WHAT YOU HAVE TO DO | Output every entry exactly as written.

begin GIVEN DATA

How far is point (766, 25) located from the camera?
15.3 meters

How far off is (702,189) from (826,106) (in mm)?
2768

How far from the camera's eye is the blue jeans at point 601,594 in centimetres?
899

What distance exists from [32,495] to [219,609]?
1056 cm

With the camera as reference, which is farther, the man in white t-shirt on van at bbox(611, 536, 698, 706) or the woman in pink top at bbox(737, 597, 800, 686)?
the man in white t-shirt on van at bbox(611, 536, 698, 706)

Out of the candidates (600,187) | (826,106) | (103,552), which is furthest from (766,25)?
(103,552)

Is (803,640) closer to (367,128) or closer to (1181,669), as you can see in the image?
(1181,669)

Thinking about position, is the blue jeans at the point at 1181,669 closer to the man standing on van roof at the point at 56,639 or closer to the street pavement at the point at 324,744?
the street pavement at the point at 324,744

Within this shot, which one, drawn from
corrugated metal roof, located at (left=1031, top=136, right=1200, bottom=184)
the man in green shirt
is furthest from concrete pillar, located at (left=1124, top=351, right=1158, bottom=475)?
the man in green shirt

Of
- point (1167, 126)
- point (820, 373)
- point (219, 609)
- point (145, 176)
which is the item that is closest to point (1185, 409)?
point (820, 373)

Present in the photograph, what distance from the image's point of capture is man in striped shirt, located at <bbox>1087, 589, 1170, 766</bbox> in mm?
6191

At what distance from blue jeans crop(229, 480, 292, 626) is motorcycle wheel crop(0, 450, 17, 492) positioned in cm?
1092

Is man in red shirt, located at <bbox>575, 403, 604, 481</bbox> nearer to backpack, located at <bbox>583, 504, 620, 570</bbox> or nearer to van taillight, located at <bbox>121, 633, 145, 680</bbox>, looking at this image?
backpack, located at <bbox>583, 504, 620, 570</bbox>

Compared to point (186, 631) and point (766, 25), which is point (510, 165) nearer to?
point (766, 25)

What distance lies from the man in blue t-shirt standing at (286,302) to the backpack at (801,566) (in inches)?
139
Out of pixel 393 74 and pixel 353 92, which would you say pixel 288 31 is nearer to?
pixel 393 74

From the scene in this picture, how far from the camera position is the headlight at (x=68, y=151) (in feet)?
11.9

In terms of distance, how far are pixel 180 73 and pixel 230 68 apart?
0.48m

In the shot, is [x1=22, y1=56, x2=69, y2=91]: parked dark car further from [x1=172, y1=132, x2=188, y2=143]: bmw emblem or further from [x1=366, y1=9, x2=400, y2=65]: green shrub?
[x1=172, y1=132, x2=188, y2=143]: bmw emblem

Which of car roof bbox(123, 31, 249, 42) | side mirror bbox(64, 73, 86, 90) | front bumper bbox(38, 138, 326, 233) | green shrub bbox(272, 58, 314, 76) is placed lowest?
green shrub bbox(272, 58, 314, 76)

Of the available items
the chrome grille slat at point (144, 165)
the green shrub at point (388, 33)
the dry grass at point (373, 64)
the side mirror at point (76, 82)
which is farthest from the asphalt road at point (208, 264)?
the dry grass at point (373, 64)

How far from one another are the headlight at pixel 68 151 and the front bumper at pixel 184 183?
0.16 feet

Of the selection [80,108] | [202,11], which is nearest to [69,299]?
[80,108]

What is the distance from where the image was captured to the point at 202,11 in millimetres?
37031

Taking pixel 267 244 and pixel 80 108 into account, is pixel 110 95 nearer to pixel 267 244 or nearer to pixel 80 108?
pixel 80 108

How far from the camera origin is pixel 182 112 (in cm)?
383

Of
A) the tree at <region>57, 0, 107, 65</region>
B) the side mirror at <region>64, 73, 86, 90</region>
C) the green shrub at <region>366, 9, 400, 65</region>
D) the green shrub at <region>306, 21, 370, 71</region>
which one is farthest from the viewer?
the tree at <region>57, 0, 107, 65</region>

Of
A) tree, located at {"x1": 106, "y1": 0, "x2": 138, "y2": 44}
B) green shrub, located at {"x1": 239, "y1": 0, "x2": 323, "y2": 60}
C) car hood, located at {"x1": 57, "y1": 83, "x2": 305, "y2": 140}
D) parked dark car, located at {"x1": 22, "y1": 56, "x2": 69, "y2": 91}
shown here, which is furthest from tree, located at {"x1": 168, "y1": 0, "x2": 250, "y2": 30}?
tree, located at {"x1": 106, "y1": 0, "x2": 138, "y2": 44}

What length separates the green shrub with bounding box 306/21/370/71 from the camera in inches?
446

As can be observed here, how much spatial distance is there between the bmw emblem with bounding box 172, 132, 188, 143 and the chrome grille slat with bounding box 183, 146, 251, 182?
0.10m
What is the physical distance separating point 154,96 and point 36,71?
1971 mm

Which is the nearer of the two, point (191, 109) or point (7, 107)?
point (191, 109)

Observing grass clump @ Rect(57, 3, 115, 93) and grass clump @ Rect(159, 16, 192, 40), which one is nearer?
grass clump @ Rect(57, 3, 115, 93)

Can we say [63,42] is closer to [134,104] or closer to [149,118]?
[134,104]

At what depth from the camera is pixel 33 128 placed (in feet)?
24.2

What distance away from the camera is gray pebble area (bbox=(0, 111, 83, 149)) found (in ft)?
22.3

end GIVEN DATA

RESULT FOR THIS TASK |
How far is point (766, 25) located from the camera?
15.3 meters

How far off is (702,189) from (826,106) (in mm)?
2768

How far from the camera's eye is the blue jeans at point 601,594 in centimetres?
899

What distance exists from [32,495] to [219,609]?
1056 cm

With the camera as reference, which is farther, the man in white t-shirt on van at bbox(611, 536, 698, 706) or the woman in pink top at bbox(737, 597, 800, 686)?
the man in white t-shirt on van at bbox(611, 536, 698, 706)

Out of the candidates (600,187) | (826,106) | (103,552), which is furthest from (766,25)?
(103,552)

Is (803,640) closer to (367,128) or closer to (1181,669), as you can see in the image?
(1181,669)

Thinking about position, is the blue jeans at the point at 1181,669 closer to the man standing on van roof at the point at 56,639 or closer to the street pavement at the point at 324,744?
the street pavement at the point at 324,744

Within this shot, which one, drawn from
corrugated metal roof, located at (left=1031, top=136, right=1200, bottom=184)
the man in green shirt
is furthest from concrete pillar, located at (left=1124, top=351, right=1158, bottom=475)?
the man in green shirt

Of
- point (1167, 126)
- point (820, 373)
- point (219, 609)
- point (145, 176)
which is the item that is closest to point (1185, 409)?
point (820, 373)

Present in the photograph, what distance from the image's point of capture is man in striped shirt, located at <bbox>1087, 589, 1170, 766</bbox> in mm?
6191

At what distance from blue jeans crop(229, 480, 292, 626) is motorcycle wheel crop(0, 450, 17, 492) positioned in cm?
1092

Is man in red shirt, located at <bbox>575, 403, 604, 481</bbox> nearer to backpack, located at <bbox>583, 504, 620, 570</bbox> or nearer to van taillight, located at <bbox>121, 633, 145, 680</bbox>, looking at this image?
backpack, located at <bbox>583, 504, 620, 570</bbox>

Compared to point (186, 631) and point (766, 25), which is point (510, 165) nearer to?
point (766, 25)

What distance lies from the man in blue t-shirt standing at (286,302) to the backpack at (801,566) (in inches)?
139
Out of pixel 393 74 and pixel 353 92, which would you say pixel 288 31 is nearer to?
pixel 393 74

From the scene in this picture, how far from the camera position is the headlight at (x=68, y=151) (in feet)?
11.9

In terms of distance, how far are pixel 180 73 and pixel 230 68 apart?
0.48m

In the shot, is [x1=22, y1=56, x2=69, y2=91]: parked dark car further from [x1=172, y1=132, x2=188, y2=143]: bmw emblem or further from [x1=366, y1=9, x2=400, y2=65]: green shrub?
[x1=172, y1=132, x2=188, y2=143]: bmw emblem

Which of car roof bbox(123, 31, 249, 42) | side mirror bbox(64, 73, 86, 90) | front bumper bbox(38, 138, 326, 233) | green shrub bbox(272, 58, 314, 76) is placed lowest?
green shrub bbox(272, 58, 314, 76)

Of the available items
the chrome grille slat at point (144, 165)
the green shrub at point (388, 33)
the dry grass at point (373, 64)
the side mirror at point (76, 82)
which is farthest from the asphalt road at point (208, 264)?
the dry grass at point (373, 64)

How far from one another are the headlight at pixel 68 151 and the front bumper at pixel 184 183?
0.16 feet

Of the selection [80,108] | [202,11], which is nearest to [69,299]?
[80,108]

What is the distance from where the image was captured to the point at 202,11 in millimetres?
37031

Taking pixel 267 244 and pixel 80 108 into account, is pixel 110 95 nearer to pixel 267 244 or nearer to pixel 80 108?
pixel 80 108

How far from the camera origin is pixel 182 112 (in cm)?
383

Of
A) the tree at <region>57, 0, 107, 65</region>
B) the side mirror at <region>64, 73, 86, 90</region>
C) the green shrub at <region>366, 9, 400, 65</region>
D) the green shrub at <region>306, 21, 370, 71</region>
which one is farthest from the viewer?
the tree at <region>57, 0, 107, 65</region>

Of
A) tree, located at {"x1": 106, "y1": 0, "x2": 138, "y2": 44}
B) green shrub, located at {"x1": 239, "y1": 0, "x2": 323, "y2": 60}
C) car hood, located at {"x1": 57, "y1": 83, "x2": 305, "y2": 140}
D) parked dark car, located at {"x1": 22, "y1": 56, "x2": 69, "y2": 91}
shown here, which is furthest from tree, located at {"x1": 168, "y1": 0, "x2": 250, "y2": 30}?
tree, located at {"x1": 106, "y1": 0, "x2": 138, "y2": 44}

What length separates the green shrub with bounding box 306/21/370/71 from the camera in inches?
446

As can be observed here, how much spatial distance is there between the bmw emblem with bounding box 172, 132, 188, 143 and the chrome grille slat with bounding box 183, 146, 251, 182?
0.10m
What is the physical distance separating point 154,96 and point 36,71?
1971 mm

Which is the nearer of the two, point (191, 109) or point (7, 107)?
point (191, 109)

Observing grass clump @ Rect(57, 3, 115, 93) and grass clump @ Rect(159, 16, 192, 40), which one is nearer?
grass clump @ Rect(57, 3, 115, 93)

Can we say [63,42] is closer to [134,104] or closer to [149,118]?
[134,104]

At what depth from the camera is pixel 33 128 placed (in feet)?
24.2

What distance away from the camera is gray pebble area (bbox=(0, 111, 83, 149)) found (in ft)?
22.3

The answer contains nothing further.